**原文摘录**
【题目分析】
定义两个字符之间的距离为
(ai-bi)^2*ai*bi
如果能够匹配,从i到i+m的位置的和一定为0
但这和暴力没有什么区别。
发现把b字符串反过来就可以卷积用FFT了。
听说KMP+暴力可以卡到100ms以内(雾)
【代码】
#include <cmath>
#include <cstdio>
#include <cstring>
#include <iostream>
#include <algorithm>
using namespace std;
#define maxn 400005
#define F(i,j,k) for (int i=j;i<=k;++i)
#define D(i,j,k) for (int i=j;i>=k;--i)

**输入数据**
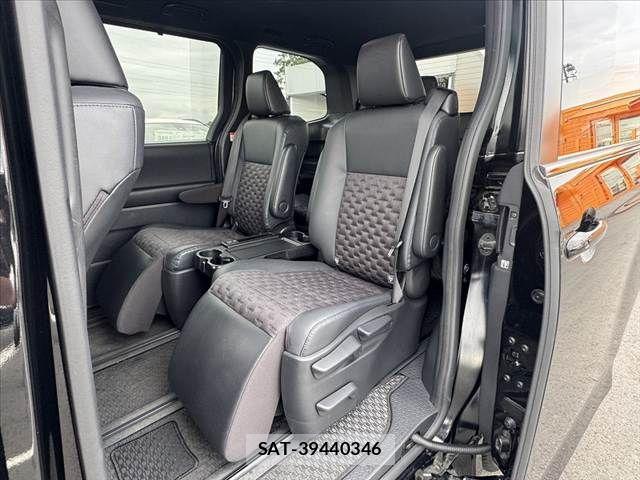 Toyota VOXY 2023-02 7880358-17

**练习题目**
A) 请列出题解代码中用 #include 引入的全部头文件。
B) 请从题解中摘出以含有“发现把b字符串反过来就可以卷积用FFT了。”的文字开头、以“for (int i=j;i>=k;--i)”结尾的部分，一字不改地照录下来。

**参考答案**
A) cmath、cstdio、cstring、iostream、algorithm

B)
发现把b字符串反过来就可以卷积用FFT了。
听说KMP+暴力可以卡到100ms以内(雾)
【代码】
#include <cmath>
#include <cstdio>
#include <cstring>
#include <iostream>
#include <algorithm>
using namespace std;
#define maxn 400005
#define F(i,j,k) for (int i=j;i<=k;++i)
#define D(i,j,k) for (int i=j;i>=k;--i)